* [SUPPLIED TEXT]:
WASHINGTON – Housing advocates said more than 5,000 Maryland families could lose rental assistance under cuts proposed in the fiscal 2005 federal budget, a claim that one government official quickly attacked as “made up.”
The Center on Budget and Policy Priorities said Wednesday that President Bush’s fiscal 2005 budget request would cut $1.6 billion from the Section 8 housing voucher program. That program currently helps about 2 million low-income families pay the rent, with about 42,317 families in Maryland eligible for aid.
If the proposed cuts are spread across the housing agencies that currently hand out vouchers, their only options will be to cut the number of people receiving vouchers or force those people to pay a larger share of their rents, the report said.
In Maryland, that would mean a choice between dropping 5,129 families or increasing rents an average of $891 a year, it said.
“These cuts would do serious damage,” said Barbara Sard, director of housing policy at the Center on Budget and Policy Priorities. “Vulnerable families in every community would be hurt.”
But government officials say it isn’t so.
“There’re not two sides to the issue . . . there is no issue in there,” said Sean Spicer, a spokesman for the House Budget Committee.

* [EXCERPTED RECORDS]:
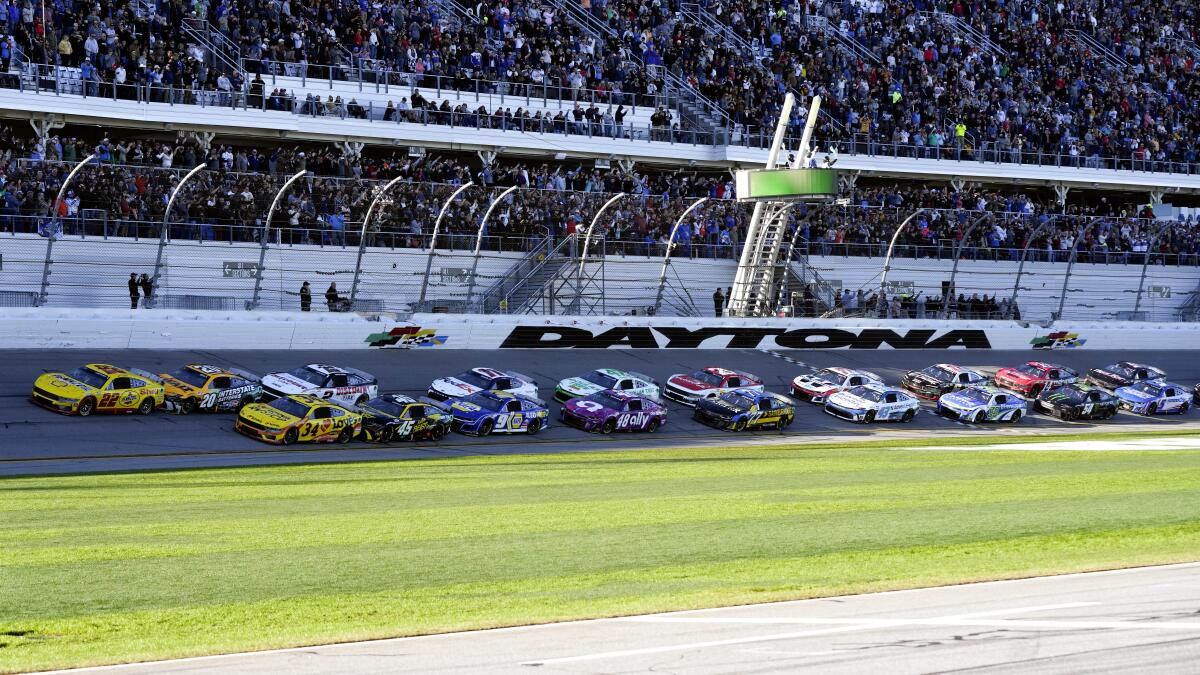 Joey Logano and Michael McDowell lead the field to start the Daytona 500 on Monday.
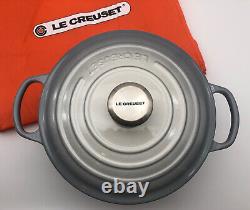 LE CREUSET Round Enamel Cast Iron Dutch Oven Pot Cookware 4.5 qt Flint Oyster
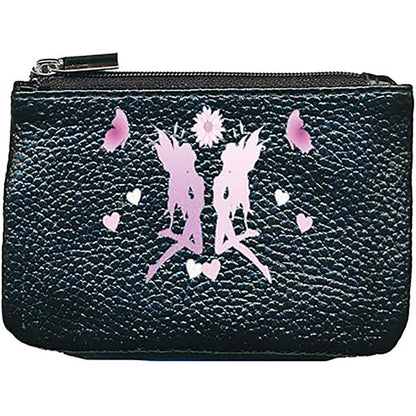 Petit Porte monnaie avec porte clés en Cuir noir pour femme personnalisé Fée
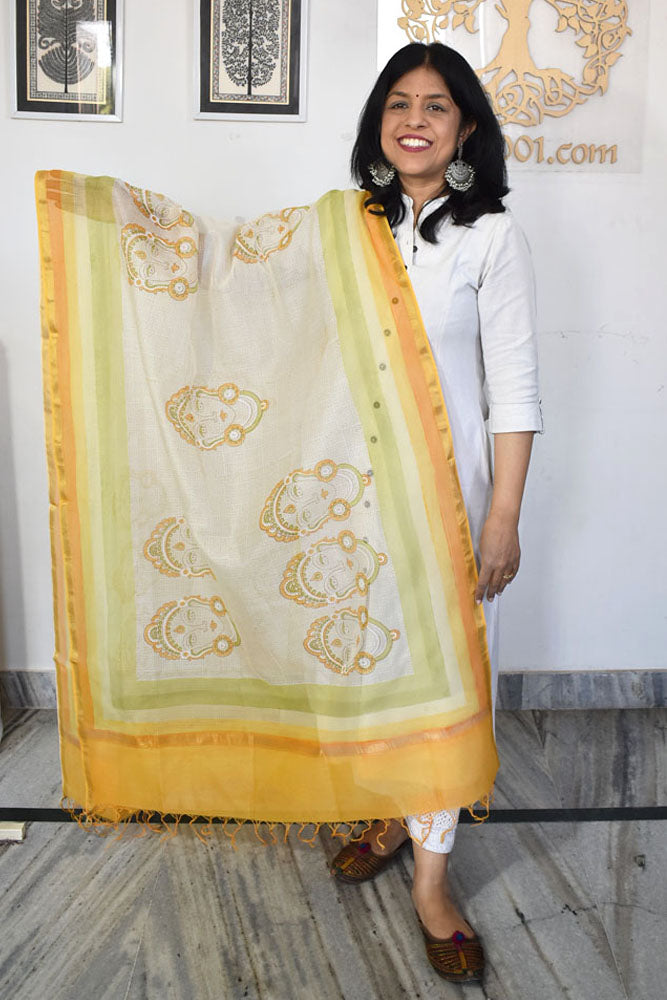 Hand Block Printed & Brush painted Kota Doria Cotton Dupatta
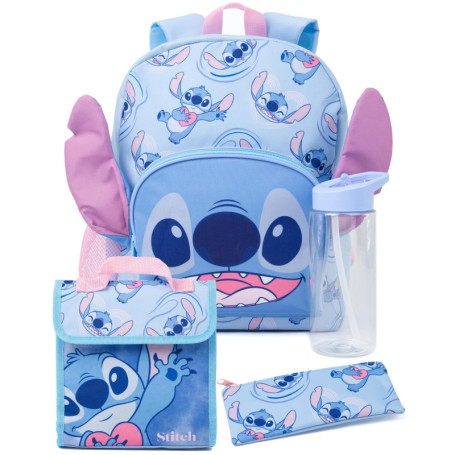 Disney Lilo and Stitch Sac à Dos pour Fille | Sac à Dos d'école avec Oreilles 3D et Bouteille d'eau | Sac à Dos pour la rentrée 
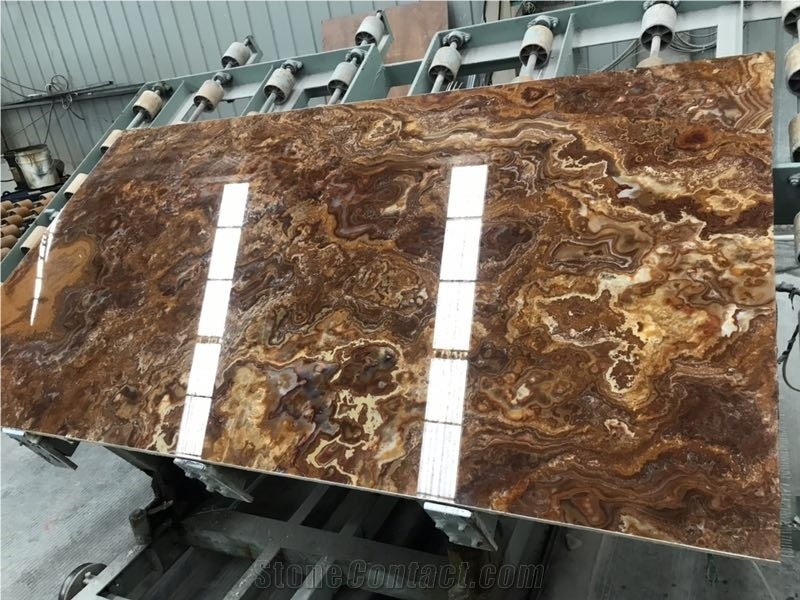Tiger Onyx Pakistan Bookmatch Slab Tile Wall Cladding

* [TASK INSTRUCTIONS]:
a – In the Section 8 article, how much would the fiscal 2005 budget request cut from the housing voucher program?
b – Give back everything in the Section 8 article from "WASHINGTON – Housing" down to "eligible for aid.".

* [LIST OF ANSWERS]:
a – $1.6 billion

b –
WASHINGTON – Housing advocates said more than 5,000 Maryland families could lose rental assistance under cuts proposed in the fiscal 2005 federal budget, a claim that one government official quickly attacked as “made up.”
The Center on Budget and Policy Priorities said Wednesday that President Bush’s fiscal 2005 budget request would cut $1.6 billion from the Section 8 housing voucher program. That program currently helps about 2 million low-income families pay the rent, with about 42,317 families in Maryland eligible for aid.